To extract data from your database, in R, see Extracting data in R.

Optional Extras

Stata

If you want to access data from the database using Stata, you will additionally need to generate the .do and .dct from the download using ukbconv.

This might make the whole database system seem superfluous - but the benefit is: if your data download is too large for ukbconv to convert it to a stata .dta file in one go, it doesn’t matter. We literally only need the .do and .dct files, and ukbconv makes those first, after which you can kill the process.

To extract the data, follow the procedure described in Extracting Data in Stata.

Mapping variable names

When running ukb_db() you can also pass in the path to a mapping sheet giving human-readable names to the UKB variables. This will produce a csv file containing all un-named variables and their descriptions, so you can add them to your mapping sheet.

The variables are saved in the database with the raw UKB variable names (eg f.52.0.0). When you extract the data, you can supply a mapping sheet (the default is our standard renaming spreadsheet Renaming_List_UPDATE_Sep2020_TEU.csv) and the selected names will be applied to the extracted data.
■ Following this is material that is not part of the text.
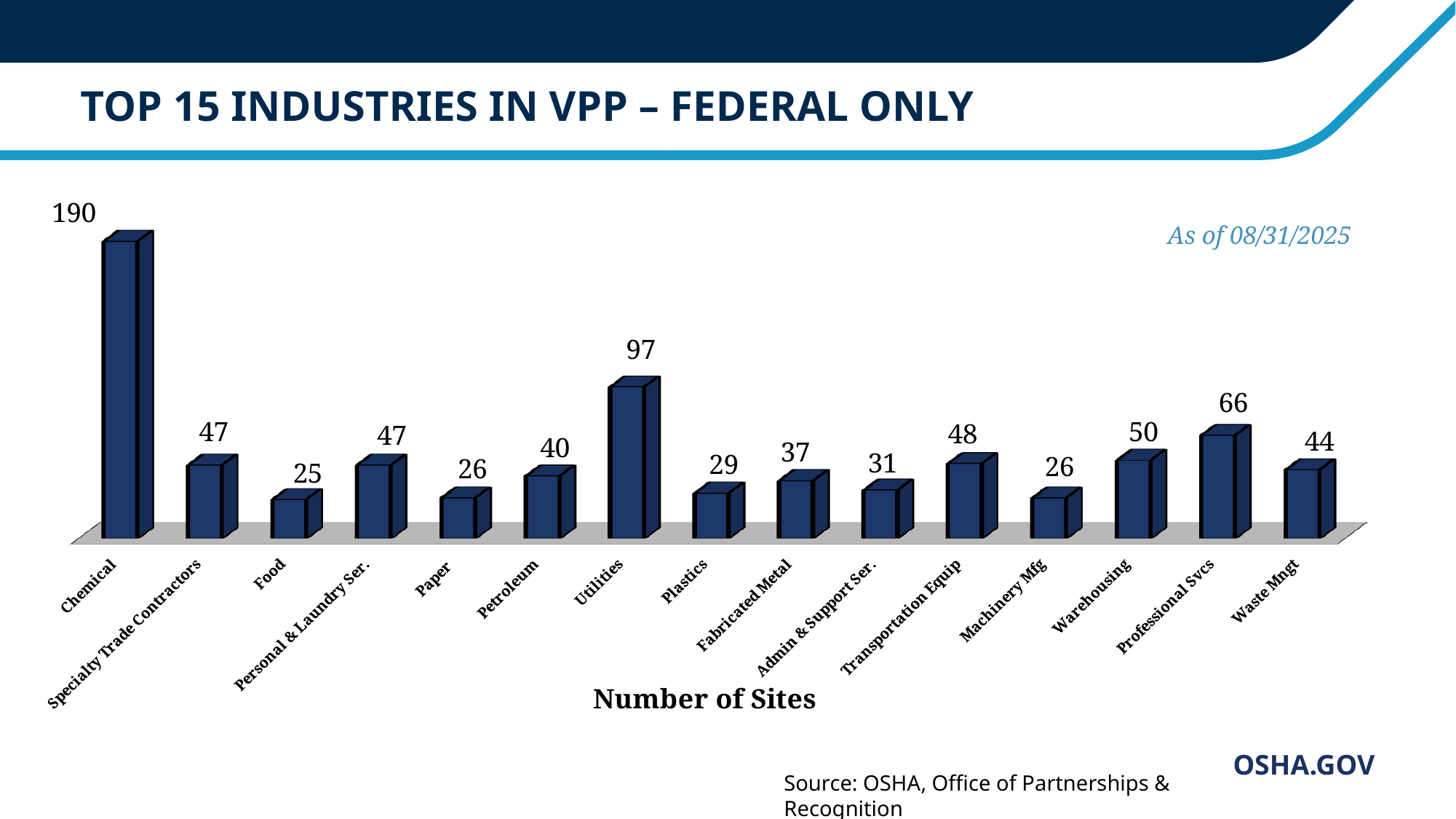
What is the number of sites for Utilities? 97 What is the difference between Warehousing and Transportation Equip? 2 Which industry has the lowest number of sites? Food How many sites does the Chemical industry have? 190 How many sites are shown for Waste Mngt? 44 Which industry has the highest number of sites? Chemical What is the difference in number of sites between Chemical and Utilities? 93 What type of chart is shown on the slide? Bar chart What is the title of the chart on the slide? TOP 15 INDUSTRIES IN VPP – FEDERAL ONLY How many industries are shown in the chart? 15 Which has more sites, Petroleum or Fabricated Metal? Petroleum What is the value shown for Professional Svcs? 66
By using the raw names in the database we can be more flexible with our choice of renaming - if we want to change one of the variable name in the spreadsheet, or convert to an entirely new naming system, we don’t have to regenerate the database.

Cautionary Note

The R package duckdb is still under development, which means that unfortunately new versions of the package are often not backwards compatible. This means a database written under one version of duckdb cannot be read by a later version.

Please consider using some form of package management, for example renv to facilitate control over package versions.